Tag: fairy tales

  • Book Review: Thornhedge

    Book Review: Thornhedge

    There’s a princess trapped in a tower. This isn’t her story.

    Meet Toadling. On the day of her birth, she was stolen from her family by the fairies, but she grew up safe and loved in the warm waters of faerieland. Once an adult though, the fae ask a favor of Toadling: return to the human world and offer a blessing of protection to a newborn child. Simple, right?

    If only.

    Centuries later, a knight approaches a towering wall of brambles, where the thorns are as thick as your arm and as sharp as swords. He’s heard there’s a curse here that needs breaking, but it’s a curse Toadling will do anything to uphold…

    Thornhedge by T. Kingfisher is a beautiful novella that both honours and subverts traditional fairy tales: This is, after all, not a story about the princess in the tower!

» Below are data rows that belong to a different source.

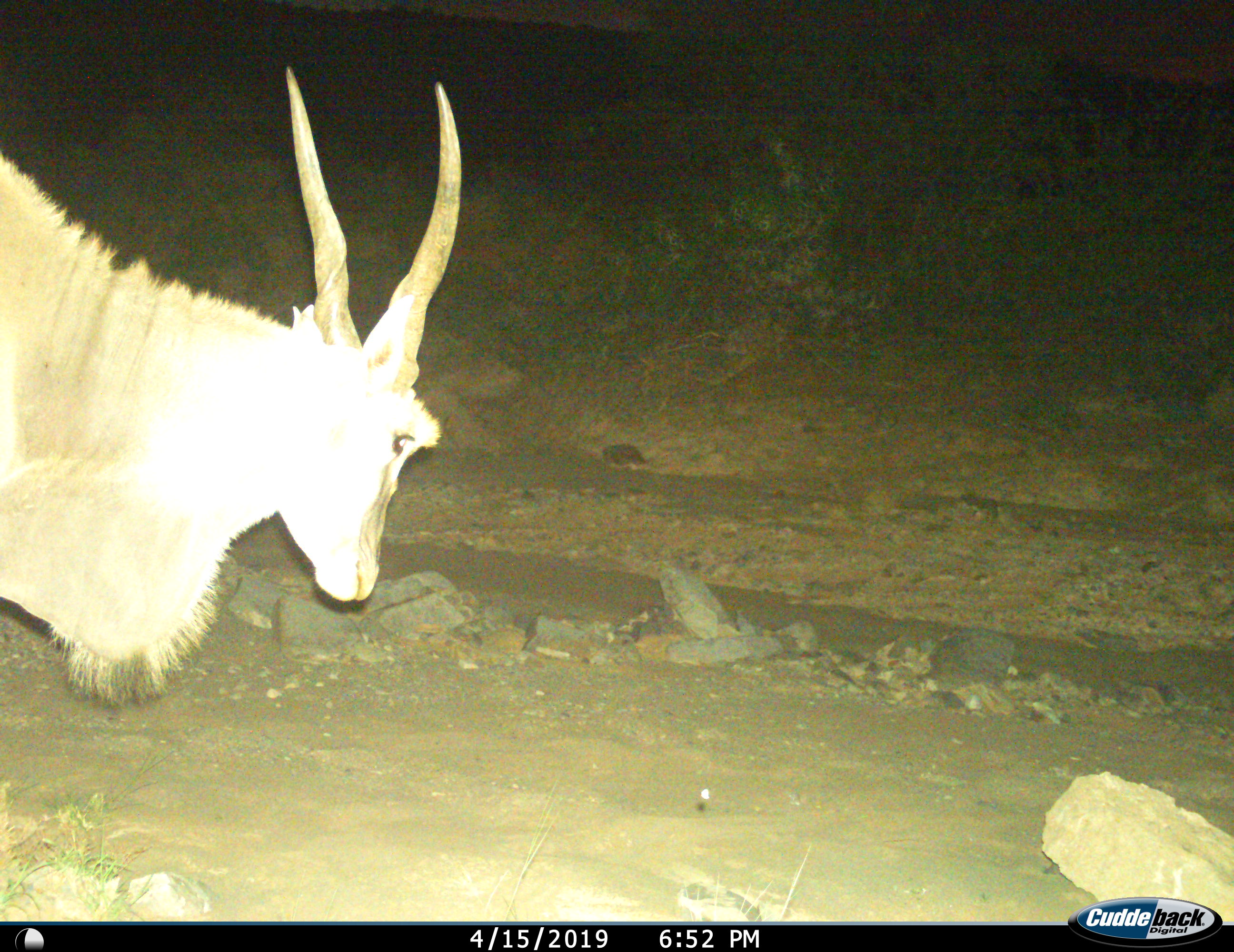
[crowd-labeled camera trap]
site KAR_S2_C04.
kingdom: Animalia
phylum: Chordata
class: Mammalia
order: Artiodactyla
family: Bovidae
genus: Tragelaphus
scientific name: Tragelaphus oryx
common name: eland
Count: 1.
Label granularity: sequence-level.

    One of the most striking aspects of the novella for me was the writing style. Kingfisher has a way of writing where the words seem strange and unusual together, but they’re formed in such a way that help you understand what the characters are feeling. Even something like this:

    She would never be able to describe the ride. No one ever asked her, but she would have liked to have the words to fit around it, if only for herself. It was like a dream that went on for many hours, and in the morning the fragments still lay dusted across her shoulders.

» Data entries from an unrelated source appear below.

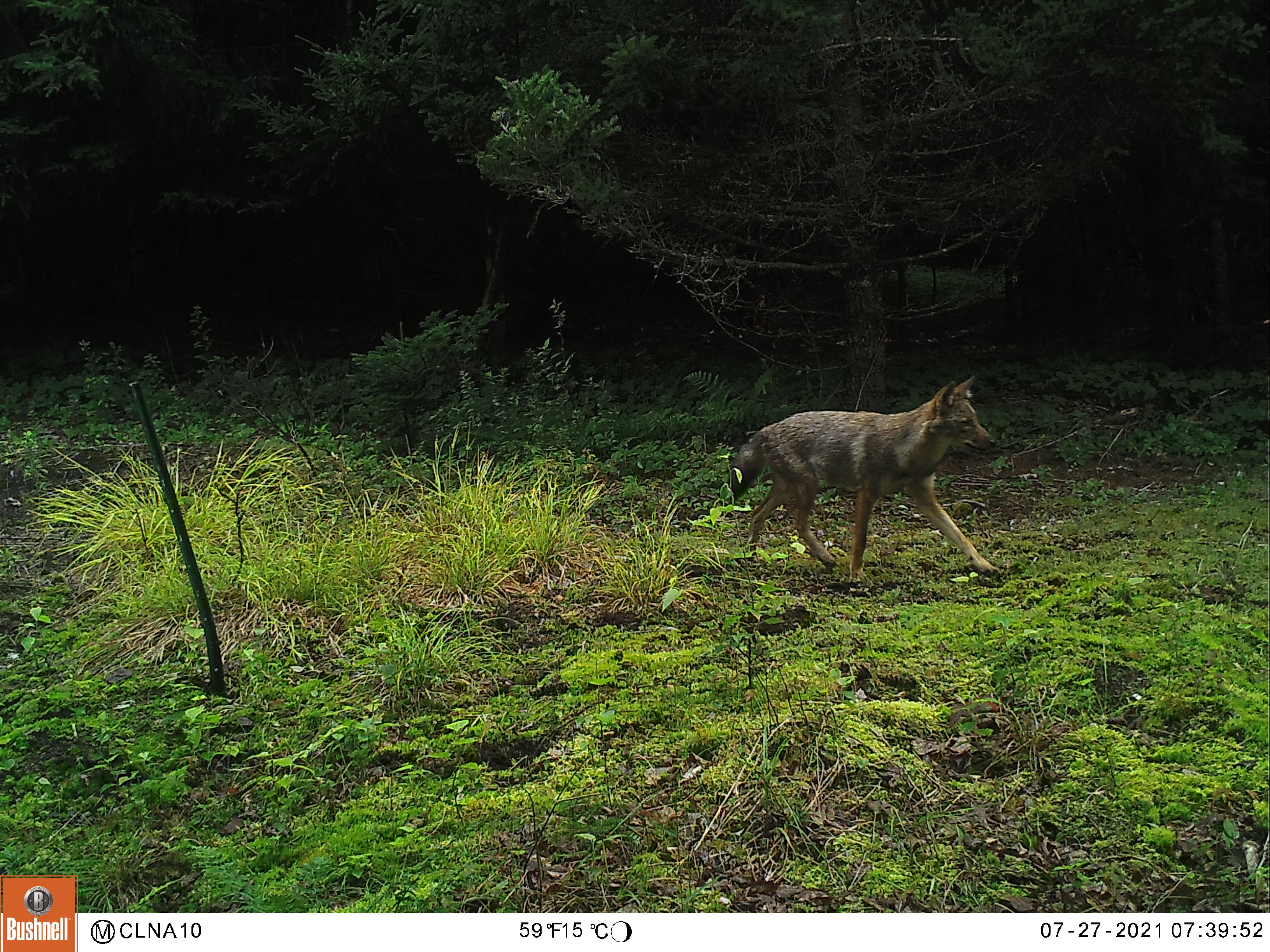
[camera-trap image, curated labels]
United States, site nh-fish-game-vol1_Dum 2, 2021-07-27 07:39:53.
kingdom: Animalia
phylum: Chordata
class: Mammalia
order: Carnivora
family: Canidae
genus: Canis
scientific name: Canis latrans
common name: coyote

    It just reminds me why I love reading. When done well, writing is such a beautiful art form.

    The magic system is well crafted—simple, but effective, and aesthetically very pleasing. Toadling, the main character, is able to draw on the water around her, and that gives the magic a ‘wetness’, which lends itself well to analogies:

    The drops became a stream, became a torrent, and then Toadling was swimming in the magic, surrounded by it.

    The novel’s structure is equally sophisticated. We move between past and present with a growing urgency. As the narrative progresses, these switches happen more quickly as the book goes on, with the backstory and current events drawing closer together until they finally meet.

    And, of course, at the heart of the story are its characters, Toadling and Halim. Toadling in particular is irresistible. Her quirks and imperfections only make her more endearing. She forms a relationship with the self-deprecating and overly apologetic Halim in a way that feels natural and authentic.

    Together these elements combine in a way that feels fresh in a space so heavily saturated—fairy tales and fae are, of course, long-written and well-read genres. But I think even seasoned readers will find something new in this novella. It is a short read that will stay with you for long after you finish.